START SUPPLIED MATERIAL

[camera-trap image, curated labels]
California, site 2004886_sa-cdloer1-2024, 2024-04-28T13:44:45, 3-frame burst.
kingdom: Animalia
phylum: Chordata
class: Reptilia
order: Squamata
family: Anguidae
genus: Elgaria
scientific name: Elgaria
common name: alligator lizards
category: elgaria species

END SUPPLIED MATERIAL
START SUPPLIED MATERIAL

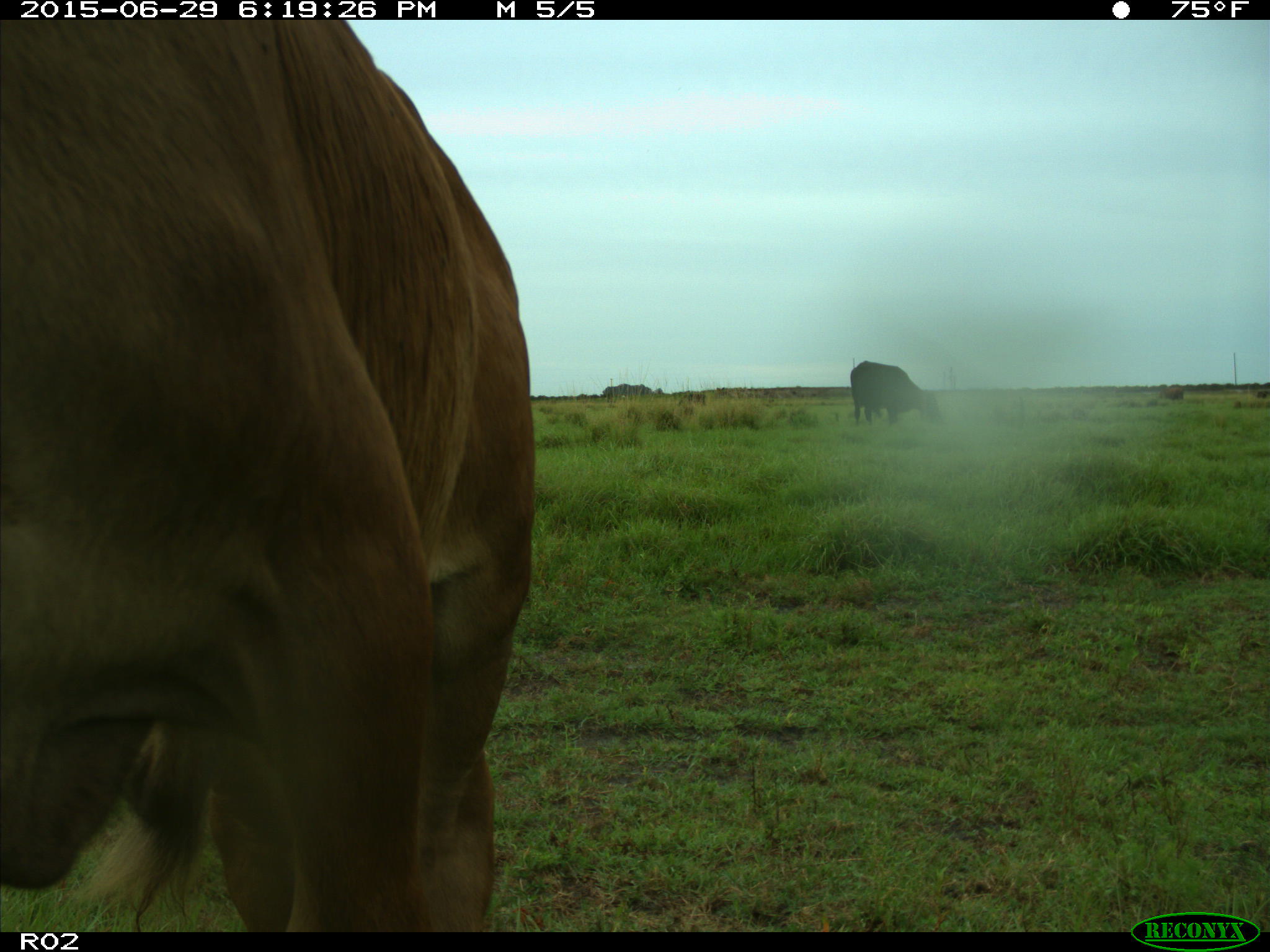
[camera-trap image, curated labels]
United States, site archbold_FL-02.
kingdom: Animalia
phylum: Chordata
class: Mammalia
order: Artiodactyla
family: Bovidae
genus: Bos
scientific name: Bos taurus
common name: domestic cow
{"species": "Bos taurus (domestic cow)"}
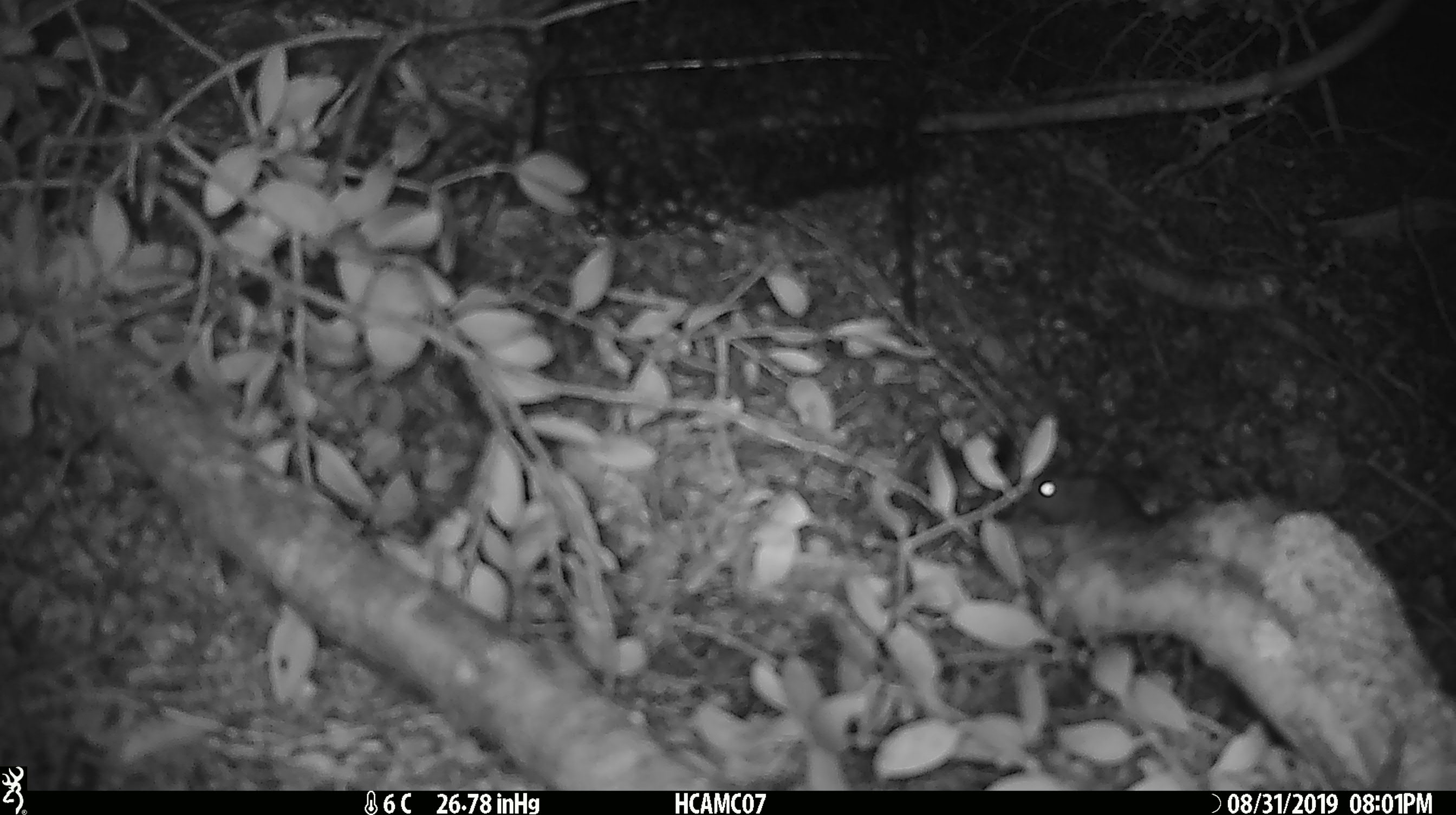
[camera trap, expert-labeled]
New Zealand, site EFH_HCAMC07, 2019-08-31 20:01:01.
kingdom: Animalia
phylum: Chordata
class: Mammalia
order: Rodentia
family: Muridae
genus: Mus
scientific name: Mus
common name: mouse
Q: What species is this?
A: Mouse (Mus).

END SUPPLIED MATERIAL

## INSTRUCTIONS TO FOLLOW
From the records above, copy exactly the lines starting at the one with "family: Bovidae" and ending at the one with "family: Muridae", and no others. Pictures stay out.

## FINISHED TASK
family: Bovidae
genus: Bos
scientific name: Bos taurus
common name: domestic cow
{"species": "Bos taurus (domestic cow)"}
[camera trap, expert-labeled]
New Zealand, site EFH_HCAMC07, 2019-08-31 20:01:01.
kingdom: Animalia
phylum: Chordata
class: Mammalia
order: Rodentia
family: Muridae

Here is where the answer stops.